Tarefa obrigatória 1:
Pode reescrever os registros desde a linha que contém "How do you rank" até a que contém "red fire truck, located at Rect(384, 342, 577, 466), tree", trocando "camera" por "lens" e deixando todo o resto igual?

Trecho de origem:
Isso explica grande parte da dificuldade de uma mudança de atitude diante da questão ambiental.
 
No entanto, é cada dia mais fácil acelerar a ampliação do caminho do meio entre dois extremos igualmente paralisantes.
 
De um lado, temos o apego à rotina consumista, que nega a necessidade de uma mudança na relação da humanidade com o ambiente natural. De outro lado, há o conhecido fatalismo que considera o “fim do mundo” inevitável,  e pensa que só o deus imaginário criado pelos sacerdotes profissionais é capaz de enfrentar o assunto.
 
O caminho do meio, que é o caminho do bom senso, ainda parece estreito e difícil. Mas ele já existe e é claramente indicado pela filosofia e pela teosofia.
 
Ao longo dos milênios, inúmeras civilizações cumpriram suas missões  e foram substituídas, frequentemente através de crises ambientais. A civilização atual não é eterna e está em crise. Mas o final de uma civilização e o começo de outra não são algo súbito. Eles devem ser encaminhados passo a passo e gradativamente.

Os registros:
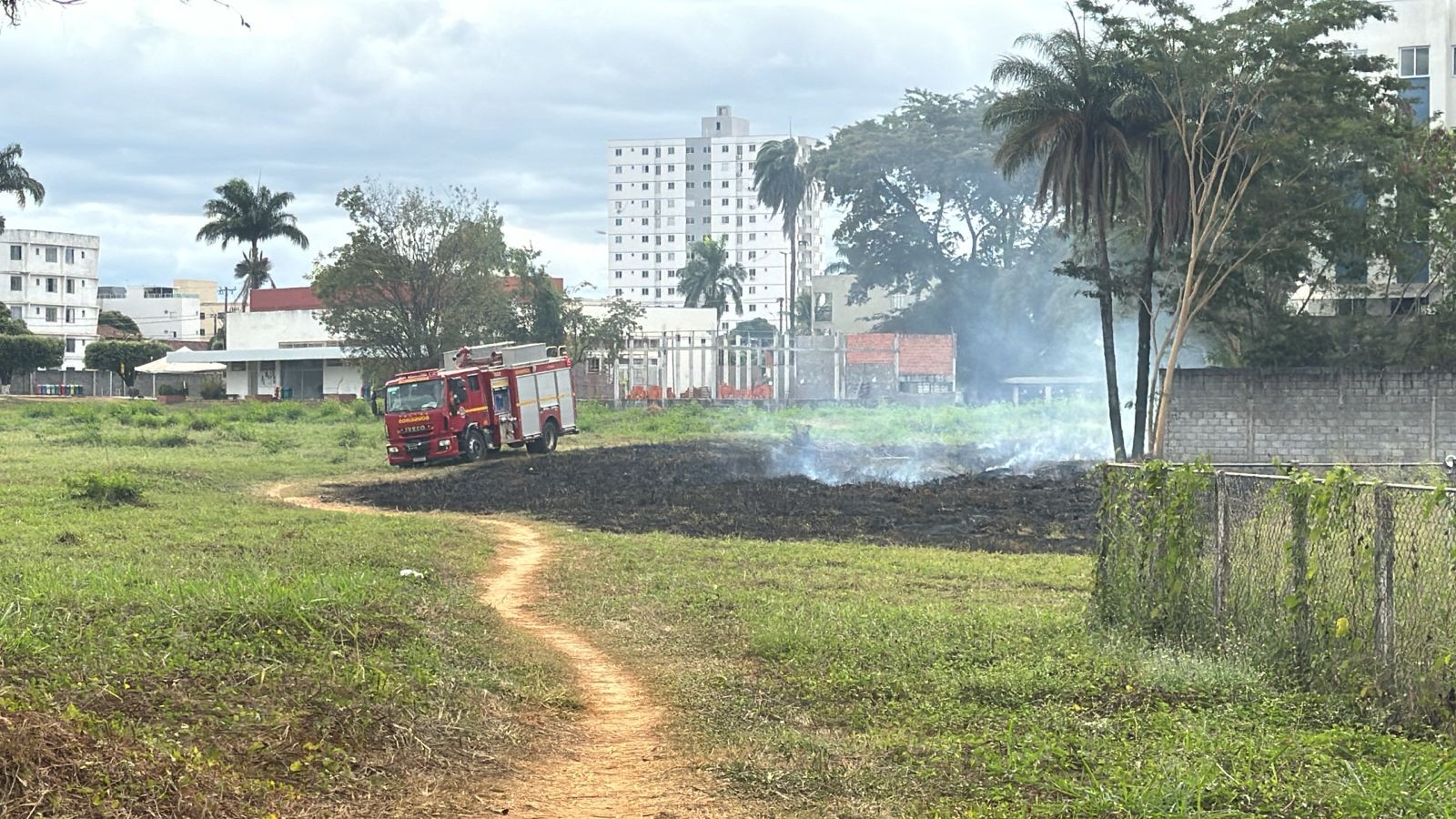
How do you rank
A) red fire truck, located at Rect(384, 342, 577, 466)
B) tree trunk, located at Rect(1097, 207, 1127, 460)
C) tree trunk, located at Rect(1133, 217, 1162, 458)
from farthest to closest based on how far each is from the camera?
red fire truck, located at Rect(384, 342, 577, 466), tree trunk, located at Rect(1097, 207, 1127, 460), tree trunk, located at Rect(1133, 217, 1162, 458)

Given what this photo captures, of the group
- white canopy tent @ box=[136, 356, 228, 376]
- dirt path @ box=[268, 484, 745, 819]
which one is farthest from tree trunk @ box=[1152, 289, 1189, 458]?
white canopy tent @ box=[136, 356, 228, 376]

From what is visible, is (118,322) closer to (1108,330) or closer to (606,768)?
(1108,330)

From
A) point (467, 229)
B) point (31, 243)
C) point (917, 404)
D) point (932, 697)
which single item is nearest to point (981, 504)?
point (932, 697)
...
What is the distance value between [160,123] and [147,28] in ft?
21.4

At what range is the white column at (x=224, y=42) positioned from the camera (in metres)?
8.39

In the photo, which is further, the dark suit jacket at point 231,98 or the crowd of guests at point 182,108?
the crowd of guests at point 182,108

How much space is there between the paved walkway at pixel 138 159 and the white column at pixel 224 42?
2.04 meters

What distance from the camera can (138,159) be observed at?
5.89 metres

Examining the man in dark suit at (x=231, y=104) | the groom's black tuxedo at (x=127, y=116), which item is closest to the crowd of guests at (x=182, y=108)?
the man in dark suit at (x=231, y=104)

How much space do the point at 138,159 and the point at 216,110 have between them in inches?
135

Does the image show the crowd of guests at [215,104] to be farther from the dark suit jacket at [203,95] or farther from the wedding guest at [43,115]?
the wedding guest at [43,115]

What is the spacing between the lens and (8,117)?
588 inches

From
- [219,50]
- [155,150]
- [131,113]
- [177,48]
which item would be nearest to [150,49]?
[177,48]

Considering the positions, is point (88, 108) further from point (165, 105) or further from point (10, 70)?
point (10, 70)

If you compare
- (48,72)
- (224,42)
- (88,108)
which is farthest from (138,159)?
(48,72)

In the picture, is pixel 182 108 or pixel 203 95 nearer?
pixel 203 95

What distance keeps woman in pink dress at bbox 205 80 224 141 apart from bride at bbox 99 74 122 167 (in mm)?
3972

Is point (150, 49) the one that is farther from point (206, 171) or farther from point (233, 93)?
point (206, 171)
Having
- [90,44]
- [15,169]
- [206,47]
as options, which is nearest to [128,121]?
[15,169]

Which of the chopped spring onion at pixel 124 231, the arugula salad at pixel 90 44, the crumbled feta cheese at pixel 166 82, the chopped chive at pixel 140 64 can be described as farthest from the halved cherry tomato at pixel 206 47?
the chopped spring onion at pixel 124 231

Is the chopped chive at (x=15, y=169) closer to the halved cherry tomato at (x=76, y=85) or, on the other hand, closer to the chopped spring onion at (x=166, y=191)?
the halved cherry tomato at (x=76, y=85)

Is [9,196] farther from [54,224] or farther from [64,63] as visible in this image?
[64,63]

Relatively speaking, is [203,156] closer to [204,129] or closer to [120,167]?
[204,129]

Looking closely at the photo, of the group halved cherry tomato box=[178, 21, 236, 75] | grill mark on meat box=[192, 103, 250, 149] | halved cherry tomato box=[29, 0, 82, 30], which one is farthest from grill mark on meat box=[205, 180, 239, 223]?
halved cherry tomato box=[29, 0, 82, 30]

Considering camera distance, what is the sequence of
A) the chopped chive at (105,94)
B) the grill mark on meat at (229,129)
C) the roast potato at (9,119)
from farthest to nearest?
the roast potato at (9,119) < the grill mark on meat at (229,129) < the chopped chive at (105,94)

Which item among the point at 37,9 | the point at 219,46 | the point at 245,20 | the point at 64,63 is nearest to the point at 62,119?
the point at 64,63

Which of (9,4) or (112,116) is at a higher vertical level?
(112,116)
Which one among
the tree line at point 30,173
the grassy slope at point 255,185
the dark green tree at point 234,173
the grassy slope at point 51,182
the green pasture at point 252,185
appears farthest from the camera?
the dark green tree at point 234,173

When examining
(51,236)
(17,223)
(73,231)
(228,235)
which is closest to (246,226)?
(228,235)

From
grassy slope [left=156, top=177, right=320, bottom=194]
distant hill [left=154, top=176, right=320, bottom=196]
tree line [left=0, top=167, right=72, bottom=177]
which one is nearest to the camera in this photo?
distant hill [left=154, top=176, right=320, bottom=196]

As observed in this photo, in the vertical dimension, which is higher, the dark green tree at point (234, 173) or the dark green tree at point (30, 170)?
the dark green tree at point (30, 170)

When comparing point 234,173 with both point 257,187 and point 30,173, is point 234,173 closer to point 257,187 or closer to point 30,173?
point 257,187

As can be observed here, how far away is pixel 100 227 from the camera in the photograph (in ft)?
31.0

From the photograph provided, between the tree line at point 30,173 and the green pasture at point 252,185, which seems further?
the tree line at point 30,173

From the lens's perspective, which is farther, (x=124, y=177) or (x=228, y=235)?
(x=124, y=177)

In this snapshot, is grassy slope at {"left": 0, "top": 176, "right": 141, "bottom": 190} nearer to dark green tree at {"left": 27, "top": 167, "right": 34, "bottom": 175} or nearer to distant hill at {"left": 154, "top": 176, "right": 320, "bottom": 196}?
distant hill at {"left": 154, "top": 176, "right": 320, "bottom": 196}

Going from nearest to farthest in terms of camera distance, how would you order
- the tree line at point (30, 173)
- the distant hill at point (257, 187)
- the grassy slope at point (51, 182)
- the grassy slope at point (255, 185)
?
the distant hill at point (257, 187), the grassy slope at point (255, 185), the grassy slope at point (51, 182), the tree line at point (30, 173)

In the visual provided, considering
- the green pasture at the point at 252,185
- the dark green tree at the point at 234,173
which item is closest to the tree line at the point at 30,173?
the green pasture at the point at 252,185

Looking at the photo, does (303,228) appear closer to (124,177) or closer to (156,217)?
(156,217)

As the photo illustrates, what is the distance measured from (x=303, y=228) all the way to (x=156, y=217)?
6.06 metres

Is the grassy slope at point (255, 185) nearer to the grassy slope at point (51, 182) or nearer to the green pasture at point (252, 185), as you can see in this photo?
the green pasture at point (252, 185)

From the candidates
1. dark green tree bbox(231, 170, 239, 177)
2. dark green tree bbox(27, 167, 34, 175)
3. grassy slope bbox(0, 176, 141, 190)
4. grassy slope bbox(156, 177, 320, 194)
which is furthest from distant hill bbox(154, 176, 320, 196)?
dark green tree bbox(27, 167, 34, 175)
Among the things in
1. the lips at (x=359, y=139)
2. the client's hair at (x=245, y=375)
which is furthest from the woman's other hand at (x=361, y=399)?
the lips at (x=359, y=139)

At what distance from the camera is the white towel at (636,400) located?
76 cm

Tarefa obrigatória 2:
Segundo o trecho de origem sobre a questão ambiental, o que indica claramente o caminho do meio?

Resposta correta 1:
How do you rank
A) red fire truck, located at Rect(384, 342, 577, 466)
B) tree trunk, located at Rect(1097, 207, 1127, 460)
C) tree trunk, located at Rect(1133, 217, 1162, 458)
from farthest to closest based on how far each is from the lens?
red fire truck, located at Rect(384, 342, 577, 466), tree trunk, located at Rect(1097, 207, 1127, 460), tree trunk, located at Rect(1133, 217, 1162, 458)

Resposta correta 2:
A filosofia e a teosofia.